PASSAGE PROVIDED >>
-------------------------

S3#

Palantir Foundry released a S3-compatible API for Foundry datasets, which lets you use the AWS Cli, boto3 and other s3 compatible libraries. As the authentication via a JWT does not work directly, but needs another API call in-between, we created these methods and the Cli to get you easily started with the API.

CLI#

Init#

For the AWS Cli, Foundry DevTools can create a custom profile, which dynamically hands over the S3 credentials to the AWS Cli.

To create this profile in your config run:

fdt s3 init

This will do the following things:

  1. Read your current AWS config file, if it does not exist, it will create one.

  2. Add the ‘foundry’ profile programmatically, which uses the credential_config option to call the fdt s3 auth cli.

  3. Show a diff to the previous config and create a backup of the old config, if a change was made.

After running the command, please check the diff and your AWS config file, you can always recover the config via the backup file, the path to the backup will be printed, and is in the same directory as your AWS config.

-------------------------

DATASET ENTRIES >>
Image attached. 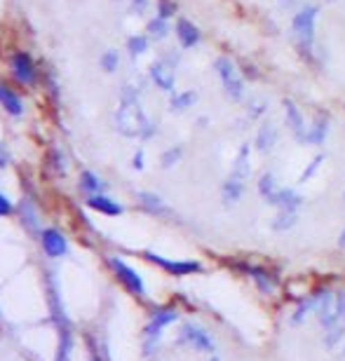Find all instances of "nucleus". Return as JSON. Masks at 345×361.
<instances>
[{
  "label": "nucleus",
  "mask_w": 345,
  "mask_h": 361,
  "mask_svg": "<svg viewBox=\"0 0 345 361\" xmlns=\"http://www.w3.org/2000/svg\"><path fill=\"white\" fill-rule=\"evenodd\" d=\"M115 130L127 139H151L155 134V125L148 120L139 101L134 103H120L115 113Z\"/></svg>",
  "instance_id": "1"
},
{
  "label": "nucleus",
  "mask_w": 345,
  "mask_h": 361,
  "mask_svg": "<svg viewBox=\"0 0 345 361\" xmlns=\"http://www.w3.org/2000/svg\"><path fill=\"white\" fill-rule=\"evenodd\" d=\"M317 15L319 8L312 3H305L303 8L294 15L292 19V30H294V38L298 42L301 52L310 57L312 47H315V24H317Z\"/></svg>",
  "instance_id": "2"
},
{
  "label": "nucleus",
  "mask_w": 345,
  "mask_h": 361,
  "mask_svg": "<svg viewBox=\"0 0 345 361\" xmlns=\"http://www.w3.org/2000/svg\"><path fill=\"white\" fill-rule=\"evenodd\" d=\"M214 71H217V76L221 78V85H224V91L228 99L242 101L246 94V87H244V78L239 76L237 66L228 57H219L214 61Z\"/></svg>",
  "instance_id": "3"
},
{
  "label": "nucleus",
  "mask_w": 345,
  "mask_h": 361,
  "mask_svg": "<svg viewBox=\"0 0 345 361\" xmlns=\"http://www.w3.org/2000/svg\"><path fill=\"white\" fill-rule=\"evenodd\" d=\"M176 317H178V312L174 308H162V310L153 312L151 322H148L146 328H144V352L146 354H153L160 335H162V331L169 326V324L176 322Z\"/></svg>",
  "instance_id": "4"
},
{
  "label": "nucleus",
  "mask_w": 345,
  "mask_h": 361,
  "mask_svg": "<svg viewBox=\"0 0 345 361\" xmlns=\"http://www.w3.org/2000/svg\"><path fill=\"white\" fill-rule=\"evenodd\" d=\"M176 342L178 345H190L193 350L205 352V354H214V350H217V345H214V340L209 338V333L205 328L195 326V324H183L181 331H178Z\"/></svg>",
  "instance_id": "5"
},
{
  "label": "nucleus",
  "mask_w": 345,
  "mask_h": 361,
  "mask_svg": "<svg viewBox=\"0 0 345 361\" xmlns=\"http://www.w3.org/2000/svg\"><path fill=\"white\" fill-rule=\"evenodd\" d=\"M110 267H113V272H115V277L120 279V284L125 286V289L132 293V296H146V284H144V279H141V274L134 270V267H129L125 261H120V258H110Z\"/></svg>",
  "instance_id": "6"
},
{
  "label": "nucleus",
  "mask_w": 345,
  "mask_h": 361,
  "mask_svg": "<svg viewBox=\"0 0 345 361\" xmlns=\"http://www.w3.org/2000/svg\"><path fill=\"white\" fill-rule=\"evenodd\" d=\"M146 261L155 263L158 267L167 270L169 274H174V277H186V274H195L202 270V265L197 261H169V258H162V256L153 254V251H146Z\"/></svg>",
  "instance_id": "7"
},
{
  "label": "nucleus",
  "mask_w": 345,
  "mask_h": 361,
  "mask_svg": "<svg viewBox=\"0 0 345 361\" xmlns=\"http://www.w3.org/2000/svg\"><path fill=\"white\" fill-rule=\"evenodd\" d=\"M148 76H151V80L155 82L158 89H162V91H174L176 73H174V64H169L167 59L153 61L151 69H148Z\"/></svg>",
  "instance_id": "8"
},
{
  "label": "nucleus",
  "mask_w": 345,
  "mask_h": 361,
  "mask_svg": "<svg viewBox=\"0 0 345 361\" xmlns=\"http://www.w3.org/2000/svg\"><path fill=\"white\" fill-rule=\"evenodd\" d=\"M317 303H315V315L317 322L322 324L324 328H331L334 324H338V315H336V296L329 289L317 293Z\"/></svg>",
  "instance_id": "9"
},
{
  "label": "nucleus",
  "mask_w": 345,
  "mask_h": 361,
  "mask_svg": "<svg viewBox=\"0 0 345 361\" xmlns=\"http://www.w3.org/2000/svg\"><path fill=\"white\" fill-rule=\"evenodd\" d=\"M282 106H285V118H287L289 130H292V134H294V139L298 141L301 146H305L308 127H305L303 113L298 111V106H296V103H294L292 99H285V101H282Z\"/></svg>",
  "instance_id": "10"
},
{
  "label": "nucleus",
  "mask_w": 345,
  "mask_h": 361,
  "mask_svg": "<svg viewBox=\"0 0 345 361\" xmlns=\"http://www.w3.org/2000/svg\"><path fill=\"white\" fill-rule=\"evenodd\" d=\"M40 244H42V251H45L49 258H61V256H66V251H69V242H66V237L54 228L42 230Z\"/></svg>",
  "instance_id": "11"
},
{
  "label": "nucleus",
  "mask_w": 345,
  "mask_h": 361,
  "mask_svg": "<svg viewBox=\"0 0 345 361\" xmlns=\"http://www.w3.org/2000/svg\"><path fill=\"white\" fill-rule=\"evenodd\" d=\"M251 174V164H249V143H242L235 155V162H233V169H230V176L228 179L233 181H239V183H246Z\"/></svg>",
  "instance_id": "12"
},
{
  "label": "nucleus",
  "mask_w": 345,
  "mask_h": 361,
  "mask_svg": "<svg viewBox=\"0 0 345 361\" xmlns=\"http://www.w3.org/2000/svg\"><path fill=\"white\" fill-rule=\"evenodd\" d=\"M85 204H87L90 209L103 213V216H120V213H122V204H118L115 200H110L108 195H101V193H99V195H87Z\"/></svg>",
  "instance_id": "13"
},
{
  "label": "nucleus",
  "mask_w": 345,
  "mask_h": 361,
  "mask_svg": "<svg viewBox=\"0 0 345 361\" xmlns=\"http://www.w3.org/2000/svg\"><path fill=\"white\" fill-rule=\"evenodd\" d=\"M12 73L19 82H33V76H35V69H33V59L24 52H17L12 57Z\"/></svg>",
  "instance_id": "14"
},
{
  "label": "nucleus",
  "mask_w": 345,
  "mask_h": 361,
  "mask_svg": "<svg viewBox=\"0 0 345 361\" xmlns=\"http://www.w3.org/2000/svg\"><path fill=\"white\" fill-rule=\"evenodd\" d=\"M270 204L277 206L280 211H298V206L303 204V197L294 188H280Z\"/></svg>",
  "instance_id": "15"
},
{
  "label": "nucleus",
  "mask_w": 345,
  "mask_h": 361,
  "mask_svg": "<svg viewBox=\"0 0 345 361\" xmlns=\"http://www.w3.org/2000/svg\"><path fill=\"white\" fill-rule=\"evenodd\" d=\"M326 134H329V118L322 113L315 115L312 125H308V134H305V143L310 146H322L326 141Z\"/></svg>",
  "instance_id": "16"
},
{
  "label": "nucleus",
  "mask_w": 345,
  "mask_h": 361,
  "mask_svg": "<svg viewBox=\"0 0 345 361\" xmlns=\"http://www.w3.org/2000/svg\"><path fill=\"white\" fill-rule=\"evenodd\" d=\"M176 38H178V45H181L183 50H190V47H195L197 42H200V30H197L193 21L178 19L176 21Z\"/></svg>",
  "instance_id": "17"
},
{
  "label": "nucleus",
  "mask_w": 345,
  "mask_h": 361,
  "mask_svg": "<svg viewBox=\"0 0 345 361\" xmlns=\"http://www.w3.org/2000/svg\"><path fill=\"white\" fill-rule=\"evenodd\" d=\"M254 143H256V150L263 152V155H268V152L275 148V143H277V127L273 125V122H263V125L258 127Z\"/></svg>",
  "instance_id": "18"
},
{
  "label": "nucleus",
  "mask_w": 345,
  "mask_h": 361,
  "mask_svg": "<svg viewBox=\"0 0 345 361\" xmlns=\"http://www.w3.org/2000/svg\"><path fill=\"white\" fill-rule=\"evenodd\" d=\"M137 200H139L141 209H144L146 213H151V216H167L169 213L162 197H158V195H153V193H139Z\"/></svg>",
  "instance_id": "19"
},
{
  "label": "nucleus",
  "mask_w": 345,
  "mask_h": 361,
  "mask_svg": "<svg viewBox=\"0 0 345 361\" xmlns=\"http://www.w3.org/2000/svg\"><path fill=\"white\" fill-rule=\"evenodd\" d=\"M246 274H249V277L256 281V286L261 289V293H273L275 291V286H277L275 277L268 270H263V267H256V265H246Z\"/></svg>",
  "instance_id": "20"
},
{
  "label": "nucleus",
  "mask_w": 345,
  "mask_h": 361,
  "mask_svg": "<svg viewBox=\"0 0 345 361\" xmlns=\"http://www.w3.org/2000/svg\"><path fill=\"white\" fill-rule=\"evenodd\" d=\"M244 195V183L226 179V183L221 186V200H224L226 206H235Z\"/></svg>",
  "instance_id": "21"
},
{
  "label": "nucleus",
  "mask_w": 345,
  "mask_h": 361,
  "mask_svg": "<svg viewBox=\"0 0 345 361\" xmlns=\"http://www.w3.org/2000/svg\"><path fill=\"white\" fill-rule=\"evenodd\" d=\"M0 103H3V108L8 111L10 115H22L24 113V103L19 96L15 94L12 89H8L5 85H0Z\"/></svg>",
  "instance_id": "22"
},
{
  "label": "nucleus",
  "mask_w": 345,
  "mask_h": 361,
  "mask_svg": "<svg viewBox=\"0 0 345 361\" xmlns=\"http://www.w3.org/2000/svg\"><path fill=\"white\" fill-rule=\"evenodd\" d=\"M258 193H261V197L268 202H273V197L277 195V191H280V186H277V181H275V176L270 174V171H263L261 176H258Z\"/></svg>",
  "instance_id": "23"
},
{
  "label": "nucleus",
  "mask_w": 345,
  "mask_h": 361,
  "mask_svg": "<svg viewBox=\"0 0 345 361\" xmlns=\"http://www.w3.org/2000/svg\"><path fill=\"white\" fill-rule=\"evenodd\" d=\"M197 101V94L195 91H178V94L171 96V101H169V111L171 113H183V111H188L190 106Z\"/></svg>",
  "instance_id": "24"
},
{
  "label": "nucleus",
  "mask_w": 345,
  "mask_h": 361,
  "mask_svg": "<svg viewBox=\"0 0 345 361\" xmlns=\"http://www.w3.org/2000/svg\"><path fill=\"white\" fill-rule=\"evenodd\" d=\"M296 223H298V211H277V216L273 218L270 228L275 232H287V230H292Z\"/></svg>",
  "instance_id": "25"
},
{
  "label": "nucleus",
  "mask_w": 345,
  "mask_h": 361,
  "mask_svg": "<svg viewBox=\"0 0 345 361\" xmlns=\"http://www.w3.org/2000/svg\"><path fill=\"white\" fill-rule=\"evenodd\" d=\"M80 188H83L85 195H99L103 191V181L99 179L96 174H92V171H83V176H80Z\"/></svg>",
  "instance_id": "26"
},
{
  "label": "nucleus",
  "mask_w": 345,
  "mask_h": 361,
  "mask_svg": "<svg viewBox=\"0 0 345 361\" xmlns=\"http://www.w3.org/2000/svg\"><path fill=\"white\" fill-rule=\"evenodd\" d=\"M19 213H22V218H24V225H26L28 230L38 232V228H40V218H38V211H35V206L31 204L28 200H26V202H22Z\"/></svg>",
  "instance_id": "27"
},
{
  "label": "nucleus",
  "mask_w": 345,
  "mask_h": 361,
  "mask_svg": "<svg viewBox=\"0 0 345 361\" xmlns=\"http://www.w3.org/2000/svg\"><path fill=\"white\" fill-rule=\"evenodd\" d=\"M146 30H148V38H153V40H162V38H167V33H169L167 19H160V17H155V19L148 21Z\"/></svg>",
  "instance_id": "28"
},
{
  "label": "nucleus",
  "mask_w": 345,
  "mask_h": 361,
  "mask_svg": "<svg viewBox=\"0 0 345 361\" xmlns=\"http://www.w3.org/2000/svg\"><path fill=\"white\" fill-rule=\"evenodd\" d=\"M345 338V326L341 324H334L331 328H326V335H324V345L329 347V350H336L338 342Z\"/></svg>",
  "instance_id": "29"
},
{
  "label": "nucleus",
  "mask_w": 345,
  "mask_h": 361,
  "mask_svg": "<svg viewBox=\"0 0 345 361\" xmlns=\"http://www.w3.org/2000/svg\"><path fill=\"white\" fill-rule=\"evenodd\" d=\"M87 357L90 361H110L106 347L101 342H96L94 338H90V335H87Z\"/></svg>",
  "instance_id": "30"
},
{
  "label": "nucleus",
  "mask_w": 345,
  "mask_h": 361,
  "mask_svg": "<svg viewBox=\"0 0 345 361\" xmlns=\"http://www.w3.org/2000/svg\"><path fill=\"white\" fill-rule=\"evenodd\" d=\"M127 50L134 59L141 57V54H146L148 50V38L146 35H132V38L127 40Z\"/></svg>",
  "instance_id": "31"
},
{
  "label": "nucleus",
  "mask_w": 345,
  "mask_h": 361,
  "mask_svg": "<svg viewBox=\"0 0 345 361\" xmlns=\"http://www.w3.org/2000/svg\"><path fill=\"white\" fill-rule=\"evenodd\" d=\"M322 162H324V155H315L310 162H308V167H305L303 171H301V176H298V183H301V186H303V183H308V181L312 179V176L317 174L319 167H322Z\"/></svg>",
  "instance_id": "32"
},
{
  "label": "nucleus",
  "mask_w": 345,
  "mask_h": 361,
  "mask_svg": "<svg viewBox=\"0 0 345 361\" xmlns=\"http://www.w3.org/2000/svg\"><path fill=\"white\" fill-rule=\"evenodd\" d=\"M315 303H317V298H315V296H312V298H305V301H301V303H298V308H296V312H294L292 322H294V324H301V322H303L308 312L315 310Z\"/></svg>",
  "instance_id": "33"
},
{
  "label": "nucleus",
  "mask_w": 345,
  "mask_h": 361,
  "mask_svg": "<svg viewBox=\"0 0 345 361\" xmlns=\"http://www.w3.org/2000/svg\"><path fill=\"white\" fill-rule=\"evenodd\" d=\"M181 146H174V148H167L160 155V164H162V169H171L174 164L181 160Z\"/></svg>",
  "instance_id": "34"
},
{
  "label": "nucleus",
  "mask_w": 345,
  "mask_h": 361,
  "mask_svg": "<svg viewBox=\"0 0 345 361\" xmlns=\"http://www.w3.org/2000/svg\"><path fill=\"white\" fill-rule=\"evenodd\" d=\"M118 61H120L118 52H115V50H106V52L101 54V59H99V64H101V69L106 71V73H113L115 69H118Z\"/></svg>",
  "instance_id": "35"
},
{
  "label": "nucleus",
  "mask_w": 345,
  "mask_h": 361,
  "mask_svg": "<svg viewBox=\"0 0 345 361\" xmlns=\"http://www.w3.org/2000/svg\"><path fill=\"white\" fill-rule=\"evenodd\" d=\"M266 108H268V101H263V99H251V101H249V108H246V118H249V120H256L258 115L266 113Z\"/></svg>",
  "instance_id": "36"
},
{
  "label": "nucleus",
  "mask_w": 345,
  "mask_h": 361,
  "mask_svg": "<svg viewBox=\"0 0 345 361\" xmlns=\"http://www.w3.org/2000/svg\"><path fill=\"white\" fill-rule=\"evenodd\" d=\"M174 3H169V0H160L158 3V17L160 19H169L171 15H174Z\"/></svg>",
  "instance_id": "37"
},
{
  "label": "nucleus",
  "mask_w": 345,
  "mask_h": 361,
  "mask_svg": "<svg viewBox=\"0 0 345 361\" xmlns=\"http://www.w3.org/2000/svg\"><path fill=\"white\" fill-rule=\"evenodd\" d=\"M12 211H15V206H12V202L8 200V195L0 193V218L10 216Z\"/></svg>",
  "instance_id": "38"
},
{
  "label": "nucleus",
  "mask_w": 345,
  "mask_h": 361,
  "mask_svg": "<svg viewBox=\"0 0 345 361\" xmlns=\"http://www.w3.org/2000/svg\"><path fill=\"white\" fill-rule=\"evenodd\" d=\"M336 315H338V319L345 322V291L336 293Z\"/></svg>",
  "instance_id": "39"
},
{
  "label": "nucleus",
  "mask_w": 345,
  "mask_h": 361,
  "mask_svg": "<svg viewBox=\"0 0 345 361\" xmlns=\"http://www.w3.org/2000/svg\"><path fill=\"white\" fill-rule=\"evenodd\" d=\"M146 155H144V150H137V152H134V157H132V167L134 169H137V171H141V169H144L146 167Z\"/></svg>",
  "instance_id": "40"
},
{
  "label": "nucleus",
  "mask_w": 345,
  "mask_h": 361,
  "mask_svg": "<svg viewBox=\"0 0 345 361\" xmlns=\"http://www.w3.org/2000/svg\"><path fill=\"white\" fill-rule=\"evenodd\" d=\"M146 3H148V0H132V5H134V10H137V12L144 10V8H146Z\"/></svg>",
  "instance_id": "41"
},
{
  "label": "nucleus",
  "mask_w": 345,
  "mask_h": 361,
  "mask_svg": "<svg viewBox=\"0 0 345 361\" xmlns=\"http://www.w3.org/2000/svg\"><path fill=\"white\" fill-rule=\"evenodd\" d=\"M277 3H280V5H282V8H289V5H294V3H296V0H277Z\"/></svg>",
  "instance_id": "42"
},
{
  "label": "nucleus",
  "mask_w": 345,
  "mask_h": 361,
  "mask_svg": "<svg viewBox=\"0 0 345 361\" xmlns=\"http://www.w3.org/2000/svg\"><path fill=\"white\" fill-rule=\"evenodd\" d=\"M338 244H341V247H345V228H343V232H341V240H338Z\"/></svg>",
  "instance_id": "43"
},
{
  "label": "nucleus",
  "mask_w": 345,
  "mask_h": 361,
  "mask_svg": "<svg viewBox=\"0 0 345 361\" xmlns=\"http://www.w3.org/2000/svg\"><path fill=\"white\" fill-rule=\"evenodd\" d=\"M8 164V160H5V155H0V167H5Z\"/></svg>",
  "instance_id": "44"
},
{
  "label": "nucleus",
  "mask_w": 345,
  "mask_h": 361,
  "mask_svg": "<svg viewBox=\"0 0 345 361\" xmlns=\"http://www.w3.org/2000/svg\"><path fill=\"white\" fill-rule=\"evenodd\" d=\"M207 361H219V357H212V359H207Z\"/></svg>",
  "instance_id": "45"
},
{
  "label": "nucleus",
  "mask_w": 345,
  "mask_h": 361,
  "mask_svg": "<svg viewBox=\"0 0 345 361\" xmlns=\"http://www.w3.org/2000/svg\"><path fill=\"white\" fill-rule=\"evenodd\" d=\"M326 3H334V0H326Z\"/></svg>",
  "instance_id": "46"
}]
</instances>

-------------------------

TASK REQUIREMENTS >>
1 > In the Foundry DevTools S3 page, rewrite the section from "1. Read your" up to and including "your AWS config.", swapping "diff" for "comparison".
2 > Extend the Foundry DevTools S3 page by writing what comes after its final sentence.

FINAL RESULTS >>
1 >
1. Read your current AWS config file, if it does not exist, it will create one.

  2. Add the ‘foundry’ profile programmatically, which uses the credential_config option to call the fdt s3 auth cli.

  3. Show a comparison to the previous config and create a backup of the old config, if a change was made.

After running the command, please check the comparison and your AWS config file, you can always recover the config via the backup file, the path to the backup will be printed, and is in the same directory as your AWS config.

2 >
Auth#

fdt s3 auth

The auth command gets used by the configuration profile as mentioned above, it adheres to the output schema defined at https://docs.aws.amazon.com/cli/latest/userguide/cli-configure-sourcing-external.html Usually, you do not have to call this manually as the AWS Cli or other tools will perform this call for you internally.

Methods you can use in python#

Examples#

S3Client#

from foundry_dev_tools import FoundryContext

ctx = FoundryContext()
s3_client = ctx.s3.get_boto3_client()
resp = s3_client.head_object(
    Bucket="ri.foundry.main.dataset.2ce7cb50-41f3-4e22-a6b7-ae4deaf3985e", # replace with a dataset RID of yours
    Key="some-file-in-the-dataset.txt"
)
print(resp['LastModified']) # returns 2023-04-13 09:57:09+00:00

S3Resource#

from foundry_dev_tools import FoundryContext

ctx = FoundryContext()
s3_resource = ctx.s3.get_boto3_resource()
obj = s3_resource.Object(
    bucket_name="ri.foundry.main.dataset.2ce7cb50-41f3-4e22-a6b7-ae4deaf3985e",  # replace with a dataset RID of yours
    key="some-file-in-the-dataset.txt"
)
print(obj.last_modified) # returns 2023-04-13 09:57:09+00:00

Pandas#

import pandas as pd
from foundry_dev_tools import FoundryContext

ctx = FoundryContext()

storage_options = ctx.s3.get_s3fs_storage_options()
df = pd.read_parquet(
    "s3://ri.foundry.main.dataset.2ce7cb50-41f3-4e22-a6b7-ae4deaf3985e/spark",
    storage_options=storage_options,
)  # replace with a dataset RID of yours, should be a dataset with parquet files

print(df)

Polars#

import polars as pl
from foundry_dev_tools import FoundryContext

ctx = FoundryContext()
storage_options = ctx.s3.get_polars_storage_options()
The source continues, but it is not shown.